• What is expected: The answer must consist only of the lines in the records below from the line with "Caucasian male army" to the line with "Bakers of Altufyevo", both included, copied word for word with every picture left out.

• Records:
────────────────────────────────────────

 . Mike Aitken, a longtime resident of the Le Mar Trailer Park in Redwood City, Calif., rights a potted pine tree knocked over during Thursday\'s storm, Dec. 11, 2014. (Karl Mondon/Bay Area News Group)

────────────────────────────────────────

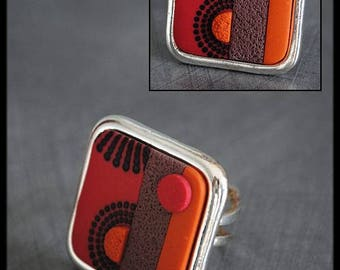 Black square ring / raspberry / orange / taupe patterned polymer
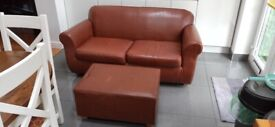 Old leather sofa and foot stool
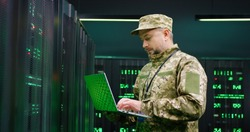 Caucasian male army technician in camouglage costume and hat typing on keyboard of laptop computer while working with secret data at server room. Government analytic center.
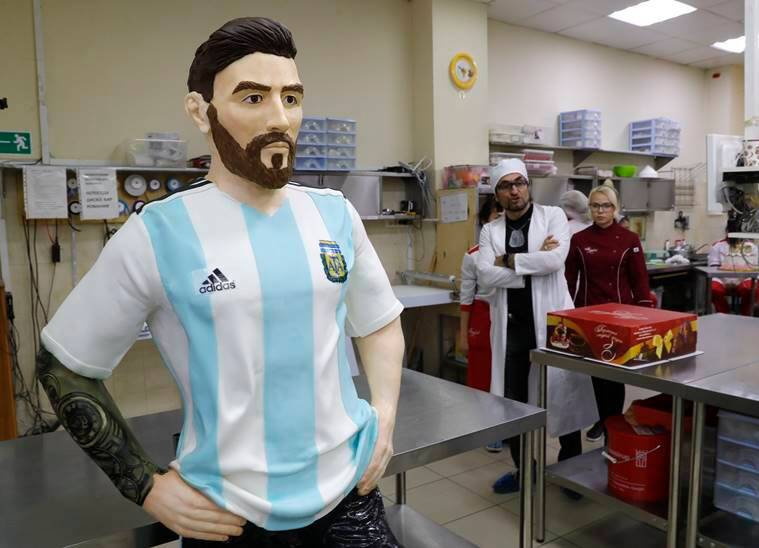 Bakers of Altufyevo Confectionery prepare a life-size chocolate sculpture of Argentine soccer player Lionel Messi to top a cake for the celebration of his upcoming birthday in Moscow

────────────────────────────────────────

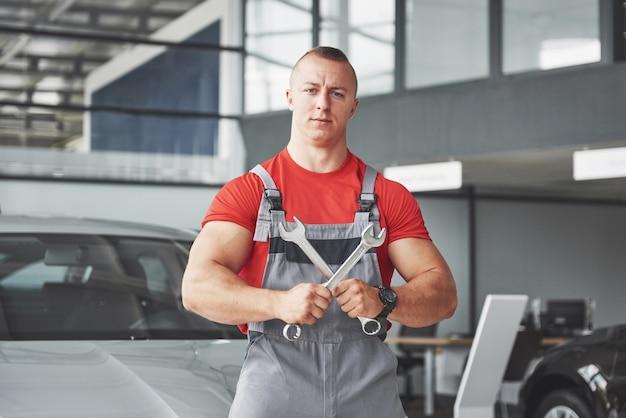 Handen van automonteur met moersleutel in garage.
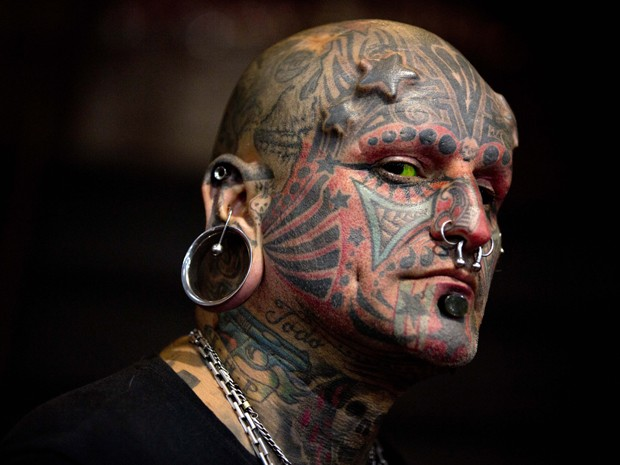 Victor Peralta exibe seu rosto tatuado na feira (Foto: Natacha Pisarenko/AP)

────────────────────────────────────────

• Answer area:
 Caucasian male army technician in camouglage costume and hat typing on keyboard of laptop computer while working with secret data at server room. Government analytic center.
 Bakers of Altufyevo Confectionery prepare a life-size chocolate sculpture of Argentine soccer player Lionel Messi to top a cake for the celebration of his upcoming birthday in Moscow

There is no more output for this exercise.